** Instructions **
- A) Answer these from the Mother's Day garden essay:
(i) What had the writer bought that sat unopened in the garage?
(ii) Who did the husband say would build the garden?
(iii) What subject did the writer's article for a local publication cover?
- B) Please give everything in the Mother's Day garden essay from "By Farrah Alexander" down to "in our garage." again, substituting "landscape fabric" for "weed-block".
- C) Resume the Mother's Day garden essay after its last sentence and keep it going.

By Farrah Alexander
WHEN MY HUSBAND ASKED ME WHAT I WANTED FOR MOTHER’S DAY, I WENT THROUGH THE ROUTINE SUGGESTIONS: “OH, NOTHING. JUST THE ADORING LOVE AND ADMIRATION OF MY LOVELY FAMILY.” OR “I DO WANT TO SLEEP IN, THOUGH.” AND, “MAYBE A NAP, TOO. ACTUALLY, JUST 24 HOURS OF SOLID SLEEP SOUNDS NICE.”
In addition to sleep, my husband asked, “What about a garden? The kids and I could build you a garden.” I was elated. I so badly wanted a garden, I had even purchased some weed-block and gardening items that sat unopened in our garage.
Mustering up the energy (see previous pleading for sleep) to do the manual labor part of building a garden hasn’t been in the cards for me this season yet. All the hauling dirt, tilling and building has been too much. But tending to a garden with my two favorite little people was something I really wanted to do this summer. So, my husband offering to do all the hard things involved in building a garden, and letting me stick to the fun stuff was a perfect gift.
I first became interested in gardening with children years before I had my own. I wrote an article about community and school gardens for a local publication. I was so amazed by how the garden changed the children’s perspective on personal responsibility, health and food.
These kids loved getting dirty and taking care of their gardens. They would pick offending weeds and check on the growth of their plants. The pride they took in the work they put into their gardens was obvious. They were incredibly knowledgeable about the entire seed to plate process, speaking with the experience of master gardeners.

** Source excerpt **
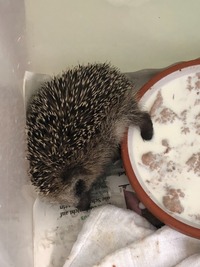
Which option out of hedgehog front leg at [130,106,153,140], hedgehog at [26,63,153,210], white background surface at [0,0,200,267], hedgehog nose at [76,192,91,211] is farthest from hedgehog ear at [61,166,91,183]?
white background surface at [0,0,200,267]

** The responses **
- A)
(i) Some weed-block and gardening items.
(ii) The husband and the kids.
(iii) Community and school gardens.

- B)
By Farrah Alexander
WHEN MY HUSBAND ASKED ME WHAT I WANTED FOR MOTHER’S DAY, I WENT THROUGH THE ROUTINE SUGGESTIONS: “OH, NOTHING. JUST THE ADORING LOVE AND ADMIRATION OF MY LOVELY FAMILY.” OR “I DO WANT TO SLEEP IN, THOUGH.” AND, “MAYBE A NAP, TOO. ACTUALLY, JUST 24 HOURS OF SOLID SLEEP SOUNDS NICE.”
In addition to sleep, my husband asked, “What about a garden? The kids and I could build you a garden.” I was elated. I so badly wanted a garden, I had even purchased some landscape fabric and gardening items that sat unopened in our garage.

- C)
After they nurtured their plants for months and it was time to harvest, they couldn’t wait to try their veggies. Most parents go through the daily dinner struggle of trying to convince their kids to try the veggies on their plates while the kids recoil and resist like you just asked them to eat dirt. But a kid who tended to a plant for months and watched the plants sprout colorful, edible veggies? It’s hard to convince them to even wait to wash their veggies before devouring.
Now we can get any fruits and veggies just about any time of year at our local grocery stores. We don’t have to wait until early summer for strawberries; we can buy strawberries in January! Most of the produce we see in stores aren’t locally farmed, and a lot of it actually traveled a long distance before it arrived here. Some of our most popular household staples, like bananas, weren’t even grown in this country. Instead, bananas and many other items are grown in the Caribbean, Mexico and elsewhere and shipped here.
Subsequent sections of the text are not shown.